Problem to work on: Convert the data from the line containing "this 800×493 image." through the line containing "rusty metal fence [0, 140, 572, 490]" into a two-column CSV with the headers input and output. Put each text under input and its answer under output, each in one quoted field, with line breaks replaced by spaces.

══ Provided records ══

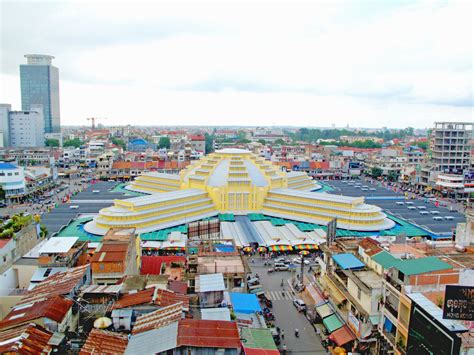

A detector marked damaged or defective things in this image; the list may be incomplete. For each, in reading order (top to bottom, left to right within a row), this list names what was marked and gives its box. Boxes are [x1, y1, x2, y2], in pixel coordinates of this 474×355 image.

rusty metal roof [20, 266, 90, 304]
rusty metal roof [0, 324, 53, 354]
rusty metal roof [0, 298, 72, 330]
rusty metal roof [79, 330, 129, 354]
rusty metal roof [133, 302, 187, 336]
rusty metal roof [180, 320, 243, 350]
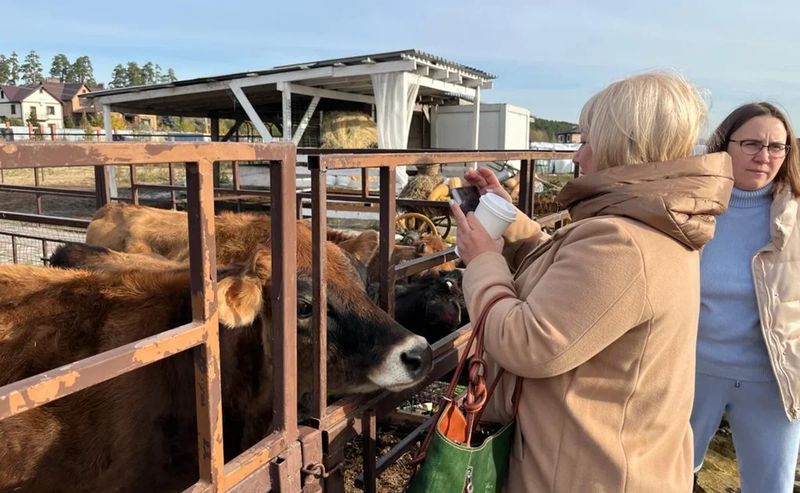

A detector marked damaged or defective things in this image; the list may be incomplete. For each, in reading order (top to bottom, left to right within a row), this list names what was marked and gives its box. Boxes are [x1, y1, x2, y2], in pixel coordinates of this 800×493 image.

rusty metal fence [0, 140, 572, 490]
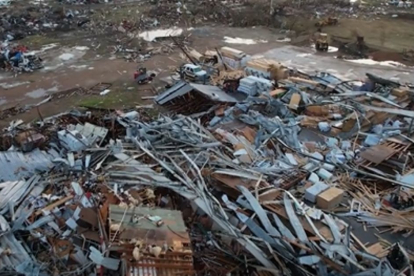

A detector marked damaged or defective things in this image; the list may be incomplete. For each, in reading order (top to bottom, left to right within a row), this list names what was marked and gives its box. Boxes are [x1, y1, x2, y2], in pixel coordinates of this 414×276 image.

torn roofing material [155, 81, 239, 105]
torn roofing material [0, 149, 59, 181]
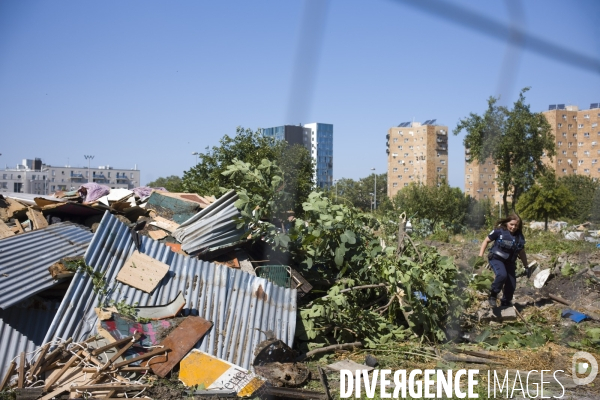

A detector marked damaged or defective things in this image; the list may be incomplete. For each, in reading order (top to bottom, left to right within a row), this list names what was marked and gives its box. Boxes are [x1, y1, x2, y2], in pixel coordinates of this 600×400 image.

rusty corrugated panel [0, 222, 92, 310]
rusty corrugated panel [43, 211, 296, 370]
rusty corrugated panel [0, 300, 59, 382]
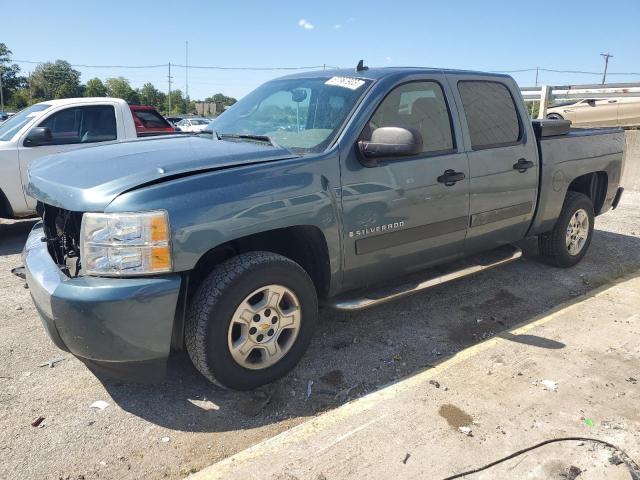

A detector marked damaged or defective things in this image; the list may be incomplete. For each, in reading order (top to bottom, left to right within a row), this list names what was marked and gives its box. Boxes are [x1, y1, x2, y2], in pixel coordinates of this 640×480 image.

exposed headlight assembly [80, 211, 172, 278]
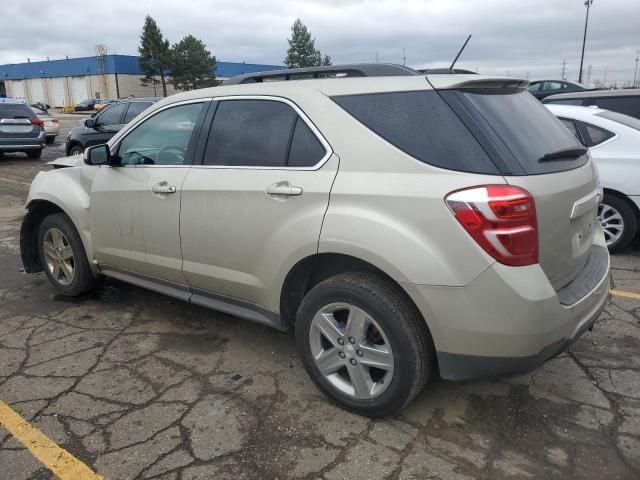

═══

Solution to this problem:
input,output
"A detector marked damaged or defective things in this image; the list may be incomplete. For each, in reading order (top to bottom, left to right within a row), this list names what was marked and gives its box. Boxes are [x1, y1, x2, y2], in pixel coordinates of this 800×493 image.","rusty metal fence [0, 140, 572, 490]"